En Serbie, ils continuent de promouvoir la partition du Kosovo comme solution possible après la phase finale du dialogue entre les deux pays. Le ministère, les hauts fonctionnaires et les analystes serbes considèrent la partition comme une bonne solution pour l'État serbe après la phase finale du dialogue. Russie [...]
En Serbie, ils continuent de promouvoir la partition du Kosovo comme solution possible après la phase finale du dialogue entre les deux pays.
Le ministère, les hauts fonctionnaires et les analystes serbes considèrent la partition comme une bonne solution pour l'État serbe après la phase finale du dialogue.
Les attitudes serbes sont réconciliées par la Russie officielle. L'ambassadeur russe à Belgrade Alexander Cherpurin a déclaré que l'État russe accepterait de partitionner le Kosovo s'il le considérait comme une bonne solution.

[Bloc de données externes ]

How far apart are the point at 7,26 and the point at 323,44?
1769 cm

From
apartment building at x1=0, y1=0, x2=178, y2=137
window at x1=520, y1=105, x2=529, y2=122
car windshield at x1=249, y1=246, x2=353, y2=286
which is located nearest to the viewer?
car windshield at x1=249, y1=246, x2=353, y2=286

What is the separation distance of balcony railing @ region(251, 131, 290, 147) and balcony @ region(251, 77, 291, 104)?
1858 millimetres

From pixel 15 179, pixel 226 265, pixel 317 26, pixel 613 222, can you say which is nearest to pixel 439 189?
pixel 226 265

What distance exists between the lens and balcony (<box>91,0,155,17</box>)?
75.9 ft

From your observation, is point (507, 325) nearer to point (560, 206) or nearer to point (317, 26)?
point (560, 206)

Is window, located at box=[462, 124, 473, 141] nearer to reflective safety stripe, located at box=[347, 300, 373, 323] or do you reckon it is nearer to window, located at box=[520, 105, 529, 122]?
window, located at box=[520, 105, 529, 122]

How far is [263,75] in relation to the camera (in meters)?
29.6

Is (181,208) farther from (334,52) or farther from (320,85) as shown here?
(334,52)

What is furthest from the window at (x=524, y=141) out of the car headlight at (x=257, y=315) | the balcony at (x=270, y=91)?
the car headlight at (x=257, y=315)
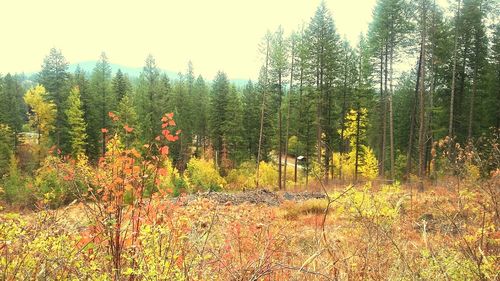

Le ministre du Commerce Rasim Lajic a souligné quelques jours avant le partitionnement du Kosovo serait une bonne solution, mais a tardé.
Si cette solution était proposée en 1999, je pense que ce serait une bonne option pour les internationaux”, a déclaré Lajjic.
Aleksandar Vulin était en ligne avec son collègue.
Je pense que la partition serait la meilleure solution pour le Kosovo. Une telle chose nuirait à la création de la Grande Albanie, qui est le plus grand risque pour la région”, a déclaré Volin.
Cela est également soutenu par les analystes serbes. Ils affirment que par cette option la Serbie gagnerait.
Dragomir Andjelkovic dit que la partition du Kosovo serait une solution rationnelle.
Nous gagnerions peut-être davantage si cette solution était proposée plus tôt. Le Kosovo ne sera jamais un État sans un accord avec nous. À mon avis, c'est une bonne solution, mais seulement si la partition concerne la question de la Republika Srpska”, l'analyste serbe a déclaré au journal Blic en Serbie.
Bojan Klacar, directeur du programme CESIT et connaisseur des thèmes politiques en Serbie, affirme qu'une solution à la partition du Kosovo ne serait pas réelle.
Il est évident que nous n'avons pas de solution concrète. Je crois que la décision sera finalement Vucih”, a-t-il dit.
Il y a quelques jours, les médias serbes ont rapporté que le partitionnement du Kosovo était carrément opposé à l'Allemagne.
Selon le journal serbe Danas, un tel mouvement ouvrirait le quatine “de Pandore dans les Balkans.